Another factor influencing the decision on the appropriate behavioral task is the detailed training needed for each test. It is crucial to perform a test in a correct and ethically approved manner. To do so, you should strictly follow a protocol which best describes the standard operating procedures. Official guidelines suggest that a behavioral task should be performed only after the experimenter receives extensive training by specialized personnel.
Therefore, when choosing the appropriate test, one should consider the factors influencing the results, from the traits of the animals (specific for the strain or even the species), the time and place of the testing and the housing conditions to the characteristics of the experimenter (his experience and training and his possible bias).
- M. Bessa, M. Oliveira, J. J. Cerqueira, O. F. Almeida, and N. Sousa, “Age-related qualitative shift in emotional behaviour: paradoxical findings after re-exposure of rats in the elevated-plus maze.,” Behav. Brain Res., vol. 162, no. 1, pp. 135–42, 2005.
- S. van Driel and J. C. Talling, “Familiarity increases consistency in animal tests.,” Behav. Brain Res., vol. 159, pp. 243–245, 2005.
- O. Pereira, I. C. da Cunha, J. M. Neto, M. A. Paschoalini, and M. S. Faria, “The gradient of luminosity between open/ enclosed arms, and not the absolute level of Lux, predicts the behaviour of rats in the plus maze.,” Behav. Brain Res., vol. 159, pp. 55–61, 2005.
- W. Ohl, M. Deliano, H. Scheich, and W. J. Freeman, “Analysis of evoked and emergent patterns of stimulus-related auditory cortical activity.,” Rev. Neurosci., vol. 14, pp. 35–42, 2003.

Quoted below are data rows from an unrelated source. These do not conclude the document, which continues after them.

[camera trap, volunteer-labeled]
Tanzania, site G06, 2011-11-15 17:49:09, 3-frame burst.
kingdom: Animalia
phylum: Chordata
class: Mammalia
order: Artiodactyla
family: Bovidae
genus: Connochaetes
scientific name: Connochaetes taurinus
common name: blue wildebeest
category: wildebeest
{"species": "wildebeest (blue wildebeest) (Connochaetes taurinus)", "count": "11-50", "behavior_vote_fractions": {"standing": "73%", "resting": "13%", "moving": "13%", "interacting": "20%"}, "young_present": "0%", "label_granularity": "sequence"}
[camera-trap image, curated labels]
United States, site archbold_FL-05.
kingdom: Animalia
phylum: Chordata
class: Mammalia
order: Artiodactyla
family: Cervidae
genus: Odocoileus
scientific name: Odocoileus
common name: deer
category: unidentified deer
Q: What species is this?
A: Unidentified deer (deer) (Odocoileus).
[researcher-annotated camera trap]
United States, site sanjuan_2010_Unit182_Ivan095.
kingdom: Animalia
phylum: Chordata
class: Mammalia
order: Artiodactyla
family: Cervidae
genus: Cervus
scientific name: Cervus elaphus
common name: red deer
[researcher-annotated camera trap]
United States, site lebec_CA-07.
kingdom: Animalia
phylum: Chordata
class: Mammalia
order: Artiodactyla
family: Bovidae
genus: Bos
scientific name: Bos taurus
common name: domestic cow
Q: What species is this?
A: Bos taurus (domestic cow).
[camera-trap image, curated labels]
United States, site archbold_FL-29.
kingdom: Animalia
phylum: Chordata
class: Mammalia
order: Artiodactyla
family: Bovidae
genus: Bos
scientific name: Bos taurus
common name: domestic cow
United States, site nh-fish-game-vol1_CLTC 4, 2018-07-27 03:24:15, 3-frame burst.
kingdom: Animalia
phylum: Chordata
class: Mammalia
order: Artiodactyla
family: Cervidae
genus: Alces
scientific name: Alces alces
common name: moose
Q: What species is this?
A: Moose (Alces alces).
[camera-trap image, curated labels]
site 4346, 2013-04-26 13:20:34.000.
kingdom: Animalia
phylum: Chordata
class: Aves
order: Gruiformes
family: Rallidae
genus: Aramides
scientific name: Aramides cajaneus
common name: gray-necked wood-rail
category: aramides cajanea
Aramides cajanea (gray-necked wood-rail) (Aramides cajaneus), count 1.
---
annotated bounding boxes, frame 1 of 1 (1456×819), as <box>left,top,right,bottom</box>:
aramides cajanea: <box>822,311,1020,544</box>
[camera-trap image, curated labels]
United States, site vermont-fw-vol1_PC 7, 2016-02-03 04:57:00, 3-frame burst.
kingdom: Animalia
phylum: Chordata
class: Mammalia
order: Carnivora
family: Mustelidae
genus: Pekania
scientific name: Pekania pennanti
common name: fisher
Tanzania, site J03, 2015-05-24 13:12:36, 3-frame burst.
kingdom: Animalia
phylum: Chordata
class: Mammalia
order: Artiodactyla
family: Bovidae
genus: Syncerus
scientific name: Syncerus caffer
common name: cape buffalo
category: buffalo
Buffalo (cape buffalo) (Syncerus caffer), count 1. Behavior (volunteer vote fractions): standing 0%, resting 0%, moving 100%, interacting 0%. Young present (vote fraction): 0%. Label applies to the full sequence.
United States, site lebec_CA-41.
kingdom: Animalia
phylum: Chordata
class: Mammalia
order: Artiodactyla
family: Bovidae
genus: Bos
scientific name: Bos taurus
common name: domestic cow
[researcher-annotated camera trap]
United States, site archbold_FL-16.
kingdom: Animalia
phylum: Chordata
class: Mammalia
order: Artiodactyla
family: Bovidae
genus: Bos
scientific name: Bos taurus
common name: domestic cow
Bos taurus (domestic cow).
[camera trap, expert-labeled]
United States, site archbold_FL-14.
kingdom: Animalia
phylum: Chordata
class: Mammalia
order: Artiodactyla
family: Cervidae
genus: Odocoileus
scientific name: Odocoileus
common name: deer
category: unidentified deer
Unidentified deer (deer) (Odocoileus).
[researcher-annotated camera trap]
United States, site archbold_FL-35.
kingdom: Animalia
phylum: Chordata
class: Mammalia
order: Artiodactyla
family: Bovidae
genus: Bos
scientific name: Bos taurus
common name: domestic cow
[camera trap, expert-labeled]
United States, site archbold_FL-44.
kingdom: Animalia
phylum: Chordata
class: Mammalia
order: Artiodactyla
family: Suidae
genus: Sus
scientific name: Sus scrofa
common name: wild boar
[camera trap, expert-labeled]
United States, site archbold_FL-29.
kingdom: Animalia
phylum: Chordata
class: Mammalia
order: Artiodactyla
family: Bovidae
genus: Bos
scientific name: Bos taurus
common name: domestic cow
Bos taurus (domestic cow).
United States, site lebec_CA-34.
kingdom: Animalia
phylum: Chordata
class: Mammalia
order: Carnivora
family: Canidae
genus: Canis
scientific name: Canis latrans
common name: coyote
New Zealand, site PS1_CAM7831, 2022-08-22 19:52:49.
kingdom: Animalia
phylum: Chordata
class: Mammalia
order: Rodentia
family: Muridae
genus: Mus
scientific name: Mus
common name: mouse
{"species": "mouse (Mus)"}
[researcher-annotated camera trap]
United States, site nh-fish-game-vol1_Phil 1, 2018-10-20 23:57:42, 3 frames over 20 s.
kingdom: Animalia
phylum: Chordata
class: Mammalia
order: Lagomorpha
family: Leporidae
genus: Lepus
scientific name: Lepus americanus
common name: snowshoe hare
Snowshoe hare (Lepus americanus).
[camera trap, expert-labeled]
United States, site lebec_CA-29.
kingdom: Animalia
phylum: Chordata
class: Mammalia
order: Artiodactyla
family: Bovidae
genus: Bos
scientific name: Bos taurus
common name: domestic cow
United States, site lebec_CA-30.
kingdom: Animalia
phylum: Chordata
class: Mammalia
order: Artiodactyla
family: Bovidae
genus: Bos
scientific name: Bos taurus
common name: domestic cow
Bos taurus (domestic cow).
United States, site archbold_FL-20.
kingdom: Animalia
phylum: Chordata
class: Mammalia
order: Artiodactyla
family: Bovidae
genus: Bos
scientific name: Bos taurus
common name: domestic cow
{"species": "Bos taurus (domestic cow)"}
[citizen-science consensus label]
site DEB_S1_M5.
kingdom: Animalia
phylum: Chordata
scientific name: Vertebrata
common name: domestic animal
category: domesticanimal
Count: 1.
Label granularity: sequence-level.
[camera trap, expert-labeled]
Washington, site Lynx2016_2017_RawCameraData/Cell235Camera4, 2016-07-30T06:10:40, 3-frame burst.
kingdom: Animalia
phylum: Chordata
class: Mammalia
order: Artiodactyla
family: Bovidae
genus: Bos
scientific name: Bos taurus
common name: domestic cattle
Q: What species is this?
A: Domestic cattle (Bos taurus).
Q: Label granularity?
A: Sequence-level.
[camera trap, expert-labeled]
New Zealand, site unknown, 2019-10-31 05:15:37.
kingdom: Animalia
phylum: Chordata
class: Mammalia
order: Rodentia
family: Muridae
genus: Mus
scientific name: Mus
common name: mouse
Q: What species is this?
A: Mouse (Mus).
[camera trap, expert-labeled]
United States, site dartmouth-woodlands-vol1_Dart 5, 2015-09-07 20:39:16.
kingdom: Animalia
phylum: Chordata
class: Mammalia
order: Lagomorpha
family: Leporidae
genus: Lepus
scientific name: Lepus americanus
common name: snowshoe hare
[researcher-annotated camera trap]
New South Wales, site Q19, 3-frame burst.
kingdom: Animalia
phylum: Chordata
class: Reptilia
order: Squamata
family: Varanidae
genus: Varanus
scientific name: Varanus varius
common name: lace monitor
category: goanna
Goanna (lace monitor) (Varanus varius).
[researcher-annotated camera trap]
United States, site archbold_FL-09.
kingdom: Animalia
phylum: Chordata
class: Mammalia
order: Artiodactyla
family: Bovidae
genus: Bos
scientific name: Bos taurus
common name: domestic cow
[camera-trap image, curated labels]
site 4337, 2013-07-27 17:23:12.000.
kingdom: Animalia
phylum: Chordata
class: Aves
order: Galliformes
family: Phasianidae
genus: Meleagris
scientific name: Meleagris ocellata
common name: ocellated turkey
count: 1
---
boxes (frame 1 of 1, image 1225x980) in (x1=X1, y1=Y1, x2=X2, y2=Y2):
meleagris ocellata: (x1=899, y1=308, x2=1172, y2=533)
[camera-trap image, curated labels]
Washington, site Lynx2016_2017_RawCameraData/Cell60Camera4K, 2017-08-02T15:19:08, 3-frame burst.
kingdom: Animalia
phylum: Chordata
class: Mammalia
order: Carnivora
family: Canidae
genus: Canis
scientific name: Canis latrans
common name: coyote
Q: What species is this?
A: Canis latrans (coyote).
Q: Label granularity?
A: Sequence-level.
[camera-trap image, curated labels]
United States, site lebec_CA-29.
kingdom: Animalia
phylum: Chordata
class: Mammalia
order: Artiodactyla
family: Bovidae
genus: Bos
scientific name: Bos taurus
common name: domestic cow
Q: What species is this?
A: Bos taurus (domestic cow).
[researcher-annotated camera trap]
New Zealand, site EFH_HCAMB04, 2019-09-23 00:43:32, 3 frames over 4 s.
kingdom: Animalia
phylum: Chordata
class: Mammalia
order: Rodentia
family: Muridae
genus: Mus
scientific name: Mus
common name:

- H. Kogan, P. W. Frankland, and A. J. Silva, “Long-term memory underlying hippocampus-dependent social recognition in mice.,” Hippocampus2, vol. 10, pp. 47–56, 2000.
- Balietti, G. Fattorini, A. Pugliese, D. Marcotulli, L. Bragina, and F. Conti, “Two behavioral tests allow a better correlation between cognitive function and expression of synaptic proteins,” Front. Aging Neurosci., vol. 10, no. APR, pp. 1–5, 2018.